Christian, in an attempt to secure big backers, promises to tear down a row of city buildings. One of these buildings is the soup kitchen Walter and Grace volunteered at for years. However, it’s not until Christian decides to go along with the redevelopment that we learn of the Walrer/Grace connection. The audience should have been in on how important the soup kitchen was to Walter from the very beginning of the movie.
Love the Coopers is another movie about family dysfunction exposed at the holidays. This time the family in question is, of course, the Coopers. Their story doesn’t start over the death of someone, but over the end of Sam (John Goodman) and Charlotte’s (Diane Keaton) marriage. The death, or near death, doesn’t come until near the end of the movie.
The Coopers, for the most part, are like many families you may know. There’s no super star upcoming football player or congressman. No one in the Coopers has any kind of career in Hollywood like Roxanna in Nothing Like the Holidays and no one is exchanging love interests like in The Family Stone. No, the Coopers are just like any average family you would find on any neighborhood street in America.

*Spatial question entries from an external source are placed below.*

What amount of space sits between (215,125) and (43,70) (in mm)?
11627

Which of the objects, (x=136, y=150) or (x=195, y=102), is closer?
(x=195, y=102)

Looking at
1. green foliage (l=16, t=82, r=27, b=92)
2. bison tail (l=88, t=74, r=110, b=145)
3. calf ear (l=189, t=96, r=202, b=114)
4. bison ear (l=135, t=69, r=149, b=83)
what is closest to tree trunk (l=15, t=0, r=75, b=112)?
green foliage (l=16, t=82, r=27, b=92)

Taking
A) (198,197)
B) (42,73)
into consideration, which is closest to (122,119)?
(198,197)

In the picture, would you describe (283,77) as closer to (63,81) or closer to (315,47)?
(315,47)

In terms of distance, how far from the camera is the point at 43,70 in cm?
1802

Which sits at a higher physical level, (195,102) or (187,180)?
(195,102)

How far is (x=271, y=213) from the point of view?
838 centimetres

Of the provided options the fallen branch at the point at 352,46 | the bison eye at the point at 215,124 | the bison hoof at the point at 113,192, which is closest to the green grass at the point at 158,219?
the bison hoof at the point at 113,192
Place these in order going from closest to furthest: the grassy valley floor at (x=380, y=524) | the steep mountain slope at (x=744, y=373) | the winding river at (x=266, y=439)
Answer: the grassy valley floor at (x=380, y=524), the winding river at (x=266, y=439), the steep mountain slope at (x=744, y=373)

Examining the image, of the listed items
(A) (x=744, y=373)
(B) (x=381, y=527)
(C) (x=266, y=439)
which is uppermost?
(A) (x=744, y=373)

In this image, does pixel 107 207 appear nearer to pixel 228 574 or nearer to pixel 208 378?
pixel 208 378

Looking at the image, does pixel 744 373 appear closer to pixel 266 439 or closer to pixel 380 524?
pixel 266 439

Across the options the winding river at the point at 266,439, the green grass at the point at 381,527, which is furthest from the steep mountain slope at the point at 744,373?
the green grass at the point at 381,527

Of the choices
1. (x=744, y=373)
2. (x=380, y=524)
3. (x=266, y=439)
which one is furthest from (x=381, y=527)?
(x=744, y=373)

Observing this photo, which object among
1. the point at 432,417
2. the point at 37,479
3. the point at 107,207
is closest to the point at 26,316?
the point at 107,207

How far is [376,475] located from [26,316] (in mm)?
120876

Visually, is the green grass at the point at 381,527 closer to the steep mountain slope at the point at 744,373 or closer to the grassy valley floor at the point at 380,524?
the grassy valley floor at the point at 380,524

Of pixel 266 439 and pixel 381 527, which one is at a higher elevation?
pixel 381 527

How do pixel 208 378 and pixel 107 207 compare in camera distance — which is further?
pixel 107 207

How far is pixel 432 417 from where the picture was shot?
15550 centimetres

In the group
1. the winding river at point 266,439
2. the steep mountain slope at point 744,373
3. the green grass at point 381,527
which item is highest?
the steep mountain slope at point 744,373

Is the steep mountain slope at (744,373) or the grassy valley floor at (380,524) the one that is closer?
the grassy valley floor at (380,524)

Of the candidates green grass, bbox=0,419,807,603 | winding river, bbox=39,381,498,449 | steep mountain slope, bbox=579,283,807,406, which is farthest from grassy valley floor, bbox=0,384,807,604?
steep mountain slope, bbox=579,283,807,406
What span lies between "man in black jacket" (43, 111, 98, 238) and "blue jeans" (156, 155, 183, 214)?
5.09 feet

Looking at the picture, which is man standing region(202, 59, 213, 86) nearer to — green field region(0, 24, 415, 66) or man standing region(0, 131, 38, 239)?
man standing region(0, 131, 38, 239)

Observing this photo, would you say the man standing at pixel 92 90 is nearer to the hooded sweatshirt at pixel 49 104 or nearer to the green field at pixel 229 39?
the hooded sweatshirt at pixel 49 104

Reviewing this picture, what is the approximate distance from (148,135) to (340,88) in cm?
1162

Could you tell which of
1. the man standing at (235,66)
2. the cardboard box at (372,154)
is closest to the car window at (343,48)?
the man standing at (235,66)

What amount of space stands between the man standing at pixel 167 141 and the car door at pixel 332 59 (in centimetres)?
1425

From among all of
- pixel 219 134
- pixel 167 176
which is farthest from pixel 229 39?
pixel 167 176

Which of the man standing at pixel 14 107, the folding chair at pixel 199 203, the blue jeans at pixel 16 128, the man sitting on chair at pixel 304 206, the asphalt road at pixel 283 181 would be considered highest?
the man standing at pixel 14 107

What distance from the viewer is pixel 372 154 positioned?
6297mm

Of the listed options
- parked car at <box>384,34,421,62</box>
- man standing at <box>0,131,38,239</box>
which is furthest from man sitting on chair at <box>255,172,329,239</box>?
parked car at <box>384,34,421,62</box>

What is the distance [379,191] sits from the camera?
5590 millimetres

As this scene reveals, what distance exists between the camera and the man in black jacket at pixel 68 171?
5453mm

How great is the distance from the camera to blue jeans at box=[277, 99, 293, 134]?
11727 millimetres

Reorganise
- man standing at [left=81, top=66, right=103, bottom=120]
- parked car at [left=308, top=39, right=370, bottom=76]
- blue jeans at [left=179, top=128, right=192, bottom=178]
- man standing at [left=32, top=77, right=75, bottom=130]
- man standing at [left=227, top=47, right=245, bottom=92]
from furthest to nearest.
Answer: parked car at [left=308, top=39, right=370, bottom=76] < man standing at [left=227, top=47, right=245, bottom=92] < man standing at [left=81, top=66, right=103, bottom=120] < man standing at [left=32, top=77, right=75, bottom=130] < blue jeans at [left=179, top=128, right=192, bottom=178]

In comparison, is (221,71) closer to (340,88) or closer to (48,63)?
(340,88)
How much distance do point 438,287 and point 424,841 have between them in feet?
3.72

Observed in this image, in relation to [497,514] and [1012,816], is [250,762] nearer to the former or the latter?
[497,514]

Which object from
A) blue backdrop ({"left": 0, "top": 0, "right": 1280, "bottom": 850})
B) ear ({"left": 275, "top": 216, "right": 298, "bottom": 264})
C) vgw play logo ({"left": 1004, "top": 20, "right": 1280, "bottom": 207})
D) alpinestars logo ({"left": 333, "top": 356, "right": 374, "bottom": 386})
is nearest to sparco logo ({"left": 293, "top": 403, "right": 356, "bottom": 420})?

Average families have their problems too. Like the sisters in Almost Christmas, Charlotte and Emma (Marisa Tomei, Spider-Man: Homecoming) haven’t gotten along in years. There’s also a lot of love problems within the Cooper clan. Sam wants to keep his love, their grandson Charlie doesn’t know how to approach his love interest, and their daughter Eleanor doesn’t think she deserves love. However, all these problems are solved over the almost death of the grandfather and father Bucky (Alan Arkin, Little Miss Sunshine).
The Coopers may be an average family, but their problems are solved just like Walter’s family’s problems, the Stones’s issues, and the Rodriguezes’s problems are solved. What sets Love the Coopers apart from these other movies is the story is narrated by the family dog, Rags (voiced by an almost unrecognizable Steve Martin). It’s a cute little device that let’s us know not only is Christmas a magical time, but our pets know more than they let on.
All of these types of movies at times feel hollow and fake. We’re lead to believe one day, even a special day like Christmas, can heal a life time of mistakes. But maybe we want our family Christmas movies to be a little cheesy and safe. Christmas, after all, is a magical time. So, why can’t it heal a lifetime of divide?